4. PSmOrange фотоконверсии

  1. Поместите образец под микроскопом и конфокальной сканирования образца с указанием зоны, чтобы photoconvert использованием 488 нм и 561 нм лазеров для визуализации GFP и PSmOrange соответственно.
    Примечание: Используйте перевернутую конфокальной лазерной сканирующей микроскопии A1R + на перевернутой ГНАGE TiEcontrolled с помощью программного обеспечения визуализации микроскопа и оснащены 488 нм, 561 нм и 640 нм лазеров для фотоконверсии и визуализации. Однако применение, конечно, не ограничено этим микроскопом тех пор, пока лазерные линии для преобразования и обработки изображений доступны.
    1. Поместите цель 20X воздуха в месте (NA: 0,75; WD: 1.0 мм; угол обзора: 0,64 х 0,64 мм).
    2. Используйте следующие параметры микроскопа для обнаружения белка PSmOrange Перед фотоконверсии: 561 нм лазер, 0,74 мВт, измеренную при фокальной плоскости выше цели.
      Примечание: Это соответствует 40% от этой системы (измерение в фокальной плоскости является единственным способом для определения эффективной мощности). Регулировка мощности лазера согласно экспериментальным потребностей как эффективность инъекций Н2В-PSmOrange может меняться.
    3. Добавить факторы масштабирования, чтобы выделить интересующую область. Увеличениями сократить время получения изображений и, следовательно фототоксичности.
  2. Приобретать Z-стек, закрывающую структуруs интерес, используя 488 нм и 561 нм лазеров в последовательном режиме (режим линии 1-> 4). Закрепить Z-шаг между 1,0 и 2,0 мкм. Линия среднем и частота развертки может быть использован для оптимизации качества изображения.
  3. Сканирование образца и выберите интересующую область (ROI) инструмента, чтобы выделить область для photoconvert. Закрепить ROI как область стимуляции. Выберите модуль стока Активация / отбеливания, активировать 488 нм лазер, проверяя соответствующий флажок и установите 488 нм лазер до 80% (1 мВт мощности лазера, измеренный на цели). Установить скорость сканирования до 0,5 сек / кадр.
  4. Откройте фотопреобразования полезность (ND стимуляции) и задайте параметры фотоконверсии.
    1. Нажмите на команду "Добавить", чтобы указать протокол фотопреобразования.
    2. Набор "Фаза" 1 в меню "Приобретение / стимуляции» на «приобретение» и указать количество изображений, которые будут приобретены до фотоконверсии в меню "петли".
    3. Набор "Фаза" 2 "Stimulation "и ввести номер стимуляции событий должны быть выполнены.
    4. Регулировка "Фаза" 3, как описано для "Фаза" 1. Дополнительно, вставить ожидание "Фаза" после "Фаза" 2 при вводе времени, чтобы ждать до последнего раунда получения изображения.
    5. После того как все параметры заданы, применить настройку стимуляции и запустить фотоконверсии.
      Примечание: Мощность лазера, частота сканирования и число итераций для каждого раунда фотоконверсии может варьироваться и отличаться от эмбриона эмбриона. Установка для запуска с показан в таблице 1.
  5. Приобретать окончательное Z-стек, используя 488 нм, 561 нм и 640 нм лазеров применения настроек, как указано выше. Установите 640 нм лазер для визуализации преобразованный PSmOrange используя высокую мощность лазера (до 4,5 мВт).
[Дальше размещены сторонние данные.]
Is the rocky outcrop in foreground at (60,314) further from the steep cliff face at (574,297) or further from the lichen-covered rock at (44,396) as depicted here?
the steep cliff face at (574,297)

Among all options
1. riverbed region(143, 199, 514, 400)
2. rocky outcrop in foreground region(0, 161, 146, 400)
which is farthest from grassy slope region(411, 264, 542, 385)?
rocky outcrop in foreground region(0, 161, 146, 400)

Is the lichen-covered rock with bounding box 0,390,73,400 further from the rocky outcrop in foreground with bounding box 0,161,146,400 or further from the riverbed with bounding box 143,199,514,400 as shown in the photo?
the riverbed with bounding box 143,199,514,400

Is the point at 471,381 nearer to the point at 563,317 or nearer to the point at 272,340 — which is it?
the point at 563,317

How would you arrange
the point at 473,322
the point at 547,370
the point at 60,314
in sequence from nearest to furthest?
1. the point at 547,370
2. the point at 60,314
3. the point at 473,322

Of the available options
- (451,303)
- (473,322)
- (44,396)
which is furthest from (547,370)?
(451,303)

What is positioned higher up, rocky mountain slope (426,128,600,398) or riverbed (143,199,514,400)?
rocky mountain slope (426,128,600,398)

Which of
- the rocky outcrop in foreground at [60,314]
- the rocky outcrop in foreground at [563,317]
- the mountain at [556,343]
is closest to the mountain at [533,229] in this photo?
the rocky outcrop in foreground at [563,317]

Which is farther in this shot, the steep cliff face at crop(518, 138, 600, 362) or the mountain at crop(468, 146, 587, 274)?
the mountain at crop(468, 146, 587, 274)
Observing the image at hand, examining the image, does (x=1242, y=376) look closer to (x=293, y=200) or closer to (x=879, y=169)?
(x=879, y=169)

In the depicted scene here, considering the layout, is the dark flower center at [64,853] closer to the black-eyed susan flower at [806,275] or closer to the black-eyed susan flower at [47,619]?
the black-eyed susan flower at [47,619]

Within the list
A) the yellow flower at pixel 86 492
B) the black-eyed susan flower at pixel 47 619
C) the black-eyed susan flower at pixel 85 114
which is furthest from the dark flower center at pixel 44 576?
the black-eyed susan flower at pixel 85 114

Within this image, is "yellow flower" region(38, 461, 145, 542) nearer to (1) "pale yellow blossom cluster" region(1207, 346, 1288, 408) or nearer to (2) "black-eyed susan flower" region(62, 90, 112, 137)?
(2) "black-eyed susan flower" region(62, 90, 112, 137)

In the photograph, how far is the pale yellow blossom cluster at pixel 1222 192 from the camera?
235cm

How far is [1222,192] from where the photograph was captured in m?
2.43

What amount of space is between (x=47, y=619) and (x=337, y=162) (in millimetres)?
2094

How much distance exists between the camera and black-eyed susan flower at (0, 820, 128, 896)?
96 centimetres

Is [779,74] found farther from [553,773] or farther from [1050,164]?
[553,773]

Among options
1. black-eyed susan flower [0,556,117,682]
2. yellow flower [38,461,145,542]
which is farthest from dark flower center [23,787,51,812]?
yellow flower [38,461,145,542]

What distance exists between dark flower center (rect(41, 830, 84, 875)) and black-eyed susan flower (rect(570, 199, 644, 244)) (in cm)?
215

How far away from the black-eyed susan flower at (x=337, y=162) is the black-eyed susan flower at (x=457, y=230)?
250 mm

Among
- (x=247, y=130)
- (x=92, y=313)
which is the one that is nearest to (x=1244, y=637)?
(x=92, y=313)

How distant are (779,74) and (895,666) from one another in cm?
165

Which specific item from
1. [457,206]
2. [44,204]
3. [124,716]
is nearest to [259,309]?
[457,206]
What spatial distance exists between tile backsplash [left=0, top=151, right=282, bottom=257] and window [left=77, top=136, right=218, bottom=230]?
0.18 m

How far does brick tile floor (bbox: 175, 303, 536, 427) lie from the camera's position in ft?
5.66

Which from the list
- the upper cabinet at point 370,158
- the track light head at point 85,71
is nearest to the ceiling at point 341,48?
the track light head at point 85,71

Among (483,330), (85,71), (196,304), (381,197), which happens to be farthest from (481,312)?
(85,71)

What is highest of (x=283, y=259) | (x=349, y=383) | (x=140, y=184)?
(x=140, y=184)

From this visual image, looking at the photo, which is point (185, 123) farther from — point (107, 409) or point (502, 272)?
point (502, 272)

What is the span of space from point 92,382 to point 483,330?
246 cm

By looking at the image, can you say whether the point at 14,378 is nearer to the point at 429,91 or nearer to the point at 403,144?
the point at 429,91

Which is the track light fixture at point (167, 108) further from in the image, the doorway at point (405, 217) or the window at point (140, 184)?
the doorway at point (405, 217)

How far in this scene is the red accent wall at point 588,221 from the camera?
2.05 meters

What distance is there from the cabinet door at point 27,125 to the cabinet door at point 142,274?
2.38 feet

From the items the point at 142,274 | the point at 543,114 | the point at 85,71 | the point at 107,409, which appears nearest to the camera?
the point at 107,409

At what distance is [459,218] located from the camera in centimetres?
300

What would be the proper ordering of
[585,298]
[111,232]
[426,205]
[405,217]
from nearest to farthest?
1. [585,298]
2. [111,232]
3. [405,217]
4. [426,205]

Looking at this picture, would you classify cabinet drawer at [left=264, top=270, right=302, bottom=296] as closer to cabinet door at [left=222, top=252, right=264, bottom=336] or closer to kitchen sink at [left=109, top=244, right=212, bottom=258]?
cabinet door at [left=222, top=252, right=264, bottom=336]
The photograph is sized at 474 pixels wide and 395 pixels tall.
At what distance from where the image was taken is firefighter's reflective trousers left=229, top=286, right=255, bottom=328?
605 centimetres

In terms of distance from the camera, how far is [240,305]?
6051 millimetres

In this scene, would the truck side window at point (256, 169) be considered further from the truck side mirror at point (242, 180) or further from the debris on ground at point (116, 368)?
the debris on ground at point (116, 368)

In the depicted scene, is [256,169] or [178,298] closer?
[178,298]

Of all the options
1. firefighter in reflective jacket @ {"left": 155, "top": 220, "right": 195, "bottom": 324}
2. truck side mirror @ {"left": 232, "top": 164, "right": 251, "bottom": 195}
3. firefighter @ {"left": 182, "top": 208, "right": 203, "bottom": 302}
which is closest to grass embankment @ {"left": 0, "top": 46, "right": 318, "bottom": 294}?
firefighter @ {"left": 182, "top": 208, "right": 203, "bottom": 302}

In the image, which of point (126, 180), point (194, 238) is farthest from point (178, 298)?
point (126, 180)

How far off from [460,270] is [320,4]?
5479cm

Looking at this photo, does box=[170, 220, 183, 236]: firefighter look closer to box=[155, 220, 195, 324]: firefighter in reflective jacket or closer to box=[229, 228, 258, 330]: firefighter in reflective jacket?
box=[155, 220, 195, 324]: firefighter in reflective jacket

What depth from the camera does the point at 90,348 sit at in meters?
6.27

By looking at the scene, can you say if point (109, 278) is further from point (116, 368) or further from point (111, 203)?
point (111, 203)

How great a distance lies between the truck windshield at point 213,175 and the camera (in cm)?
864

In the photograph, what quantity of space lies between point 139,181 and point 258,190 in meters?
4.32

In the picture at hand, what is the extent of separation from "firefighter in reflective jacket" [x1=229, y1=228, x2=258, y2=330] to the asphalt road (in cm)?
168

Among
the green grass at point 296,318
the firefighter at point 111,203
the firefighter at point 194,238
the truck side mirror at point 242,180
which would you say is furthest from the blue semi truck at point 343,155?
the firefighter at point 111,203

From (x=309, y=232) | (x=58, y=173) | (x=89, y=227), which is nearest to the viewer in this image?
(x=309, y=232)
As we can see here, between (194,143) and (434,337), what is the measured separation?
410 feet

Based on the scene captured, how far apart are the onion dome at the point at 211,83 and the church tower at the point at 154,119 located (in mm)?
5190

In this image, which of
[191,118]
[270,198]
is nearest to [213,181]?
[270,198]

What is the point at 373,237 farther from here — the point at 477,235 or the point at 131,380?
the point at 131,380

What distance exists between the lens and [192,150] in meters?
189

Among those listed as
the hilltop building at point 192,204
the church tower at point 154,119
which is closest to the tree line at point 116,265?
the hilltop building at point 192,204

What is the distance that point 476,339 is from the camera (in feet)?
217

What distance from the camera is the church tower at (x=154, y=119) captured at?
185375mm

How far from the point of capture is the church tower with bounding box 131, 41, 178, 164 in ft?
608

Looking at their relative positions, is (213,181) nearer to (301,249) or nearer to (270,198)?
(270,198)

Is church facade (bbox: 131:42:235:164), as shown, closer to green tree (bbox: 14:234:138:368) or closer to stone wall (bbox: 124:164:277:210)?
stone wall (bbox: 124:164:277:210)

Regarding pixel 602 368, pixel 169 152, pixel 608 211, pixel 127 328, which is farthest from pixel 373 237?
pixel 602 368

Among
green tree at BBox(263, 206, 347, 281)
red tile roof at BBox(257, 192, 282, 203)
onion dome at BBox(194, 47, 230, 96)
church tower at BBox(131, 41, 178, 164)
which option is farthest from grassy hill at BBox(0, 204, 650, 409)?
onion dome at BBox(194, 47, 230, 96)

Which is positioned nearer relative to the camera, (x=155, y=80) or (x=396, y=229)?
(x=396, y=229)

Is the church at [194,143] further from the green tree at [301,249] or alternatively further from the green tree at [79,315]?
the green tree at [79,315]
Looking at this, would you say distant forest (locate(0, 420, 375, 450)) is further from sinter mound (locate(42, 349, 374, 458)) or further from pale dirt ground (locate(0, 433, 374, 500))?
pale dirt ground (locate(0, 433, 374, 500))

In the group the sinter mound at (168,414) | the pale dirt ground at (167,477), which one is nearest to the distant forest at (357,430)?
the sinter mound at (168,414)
5. Демонтаж эмбрионов от LMA

  1. Удалить эмбрион, содержащий камеру с микроскопом. Осторожно снимите эмбрион из агарозного Uпеть щипцов.
  2. Передача эмбриона в новом стерилизуют пластиковой чашке Петри или в стерилизованную 6-луночного планшета, содержащего 1x E3 и 0,2 мм ПТУ. Инкубируйте эмбрион при 28 ° С до желаемой стадии развития.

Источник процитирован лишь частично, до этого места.